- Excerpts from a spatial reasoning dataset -
________________________

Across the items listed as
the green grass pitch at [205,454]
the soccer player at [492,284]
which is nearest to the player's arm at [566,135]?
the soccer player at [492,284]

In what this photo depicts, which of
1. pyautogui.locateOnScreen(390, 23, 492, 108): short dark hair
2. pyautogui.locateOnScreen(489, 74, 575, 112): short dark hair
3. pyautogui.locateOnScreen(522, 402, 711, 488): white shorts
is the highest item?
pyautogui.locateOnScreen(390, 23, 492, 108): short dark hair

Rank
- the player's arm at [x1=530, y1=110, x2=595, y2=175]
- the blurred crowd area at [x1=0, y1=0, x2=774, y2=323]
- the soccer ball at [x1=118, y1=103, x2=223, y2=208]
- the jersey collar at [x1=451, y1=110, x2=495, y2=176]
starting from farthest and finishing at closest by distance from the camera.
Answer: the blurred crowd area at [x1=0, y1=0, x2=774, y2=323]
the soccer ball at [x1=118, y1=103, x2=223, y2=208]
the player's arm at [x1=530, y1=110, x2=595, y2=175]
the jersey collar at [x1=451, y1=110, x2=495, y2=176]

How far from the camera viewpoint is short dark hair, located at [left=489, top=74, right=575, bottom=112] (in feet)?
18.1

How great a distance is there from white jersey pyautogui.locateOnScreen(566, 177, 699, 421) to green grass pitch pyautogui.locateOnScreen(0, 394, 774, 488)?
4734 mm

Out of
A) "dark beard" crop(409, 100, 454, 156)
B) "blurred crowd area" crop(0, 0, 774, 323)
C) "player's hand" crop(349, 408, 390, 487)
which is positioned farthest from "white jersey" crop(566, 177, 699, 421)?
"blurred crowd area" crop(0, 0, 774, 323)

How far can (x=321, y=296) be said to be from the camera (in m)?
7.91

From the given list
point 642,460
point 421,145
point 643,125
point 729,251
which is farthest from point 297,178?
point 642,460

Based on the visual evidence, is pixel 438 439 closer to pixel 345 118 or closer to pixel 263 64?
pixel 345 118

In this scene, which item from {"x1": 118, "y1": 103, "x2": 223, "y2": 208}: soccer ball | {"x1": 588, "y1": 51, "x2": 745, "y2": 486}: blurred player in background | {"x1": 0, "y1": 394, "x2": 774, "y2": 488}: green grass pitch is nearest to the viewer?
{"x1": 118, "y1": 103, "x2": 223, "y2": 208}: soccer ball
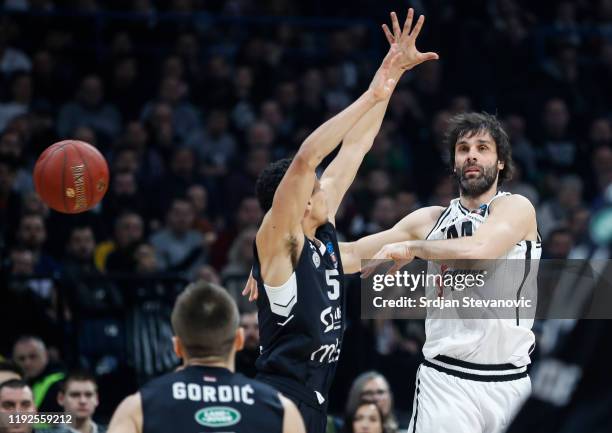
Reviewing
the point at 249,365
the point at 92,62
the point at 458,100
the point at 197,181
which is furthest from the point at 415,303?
the point at 92,62

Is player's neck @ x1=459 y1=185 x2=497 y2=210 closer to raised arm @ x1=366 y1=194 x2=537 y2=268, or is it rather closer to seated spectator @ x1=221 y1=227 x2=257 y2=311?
raised arm @ x1=366 y1=194 x2=537 y2=268

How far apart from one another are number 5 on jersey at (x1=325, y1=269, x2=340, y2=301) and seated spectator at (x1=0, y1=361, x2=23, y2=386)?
9.97ft

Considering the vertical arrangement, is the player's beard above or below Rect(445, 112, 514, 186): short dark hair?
below

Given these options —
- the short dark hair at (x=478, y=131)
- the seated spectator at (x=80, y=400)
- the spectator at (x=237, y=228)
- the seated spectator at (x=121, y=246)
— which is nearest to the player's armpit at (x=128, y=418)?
the short dark hair at (x=478, y=131)

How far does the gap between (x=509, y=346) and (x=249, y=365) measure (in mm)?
3709

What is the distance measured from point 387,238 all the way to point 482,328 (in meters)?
0.93

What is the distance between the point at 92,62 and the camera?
1464cm

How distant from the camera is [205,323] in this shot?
14.1 feet

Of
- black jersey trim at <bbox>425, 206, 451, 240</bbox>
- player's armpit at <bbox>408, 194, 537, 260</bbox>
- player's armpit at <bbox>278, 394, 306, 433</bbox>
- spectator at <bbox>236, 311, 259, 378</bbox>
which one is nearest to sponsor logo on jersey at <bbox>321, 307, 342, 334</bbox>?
player's armpit at <bbox>408, 194, 537, 260</bbox>

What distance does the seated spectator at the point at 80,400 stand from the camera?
27.3 feet

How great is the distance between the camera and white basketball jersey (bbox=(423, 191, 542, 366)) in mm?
6559

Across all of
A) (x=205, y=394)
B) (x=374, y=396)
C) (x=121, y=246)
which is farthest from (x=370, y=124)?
(x=121, y=246)

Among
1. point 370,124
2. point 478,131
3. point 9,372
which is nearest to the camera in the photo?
point 478,131

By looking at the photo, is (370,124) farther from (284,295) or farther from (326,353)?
(326,353)
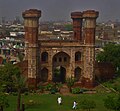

________________________

- YOUR INSTRUCTIONS -
Write out the rows above as a numbered list, beginning with the line containing "In what this photo depicts, which of" and ending with the line containing "is the highest item?", both lines included and any blank lines omitted.

- SOLUTION TO THIS EXERCISE -
1. In what this photo depicts, which of
2. 1. pyautogui.locateOnScreen(390, 23, 492, 108): short dark hair
3. 2. pyautogui.locateOnScreen(489, 74, 575, 112): short dark hair
4. 3. pyautogui.locateOnScreen(522, 402, 711, 488): white shorts
5. is the highest item?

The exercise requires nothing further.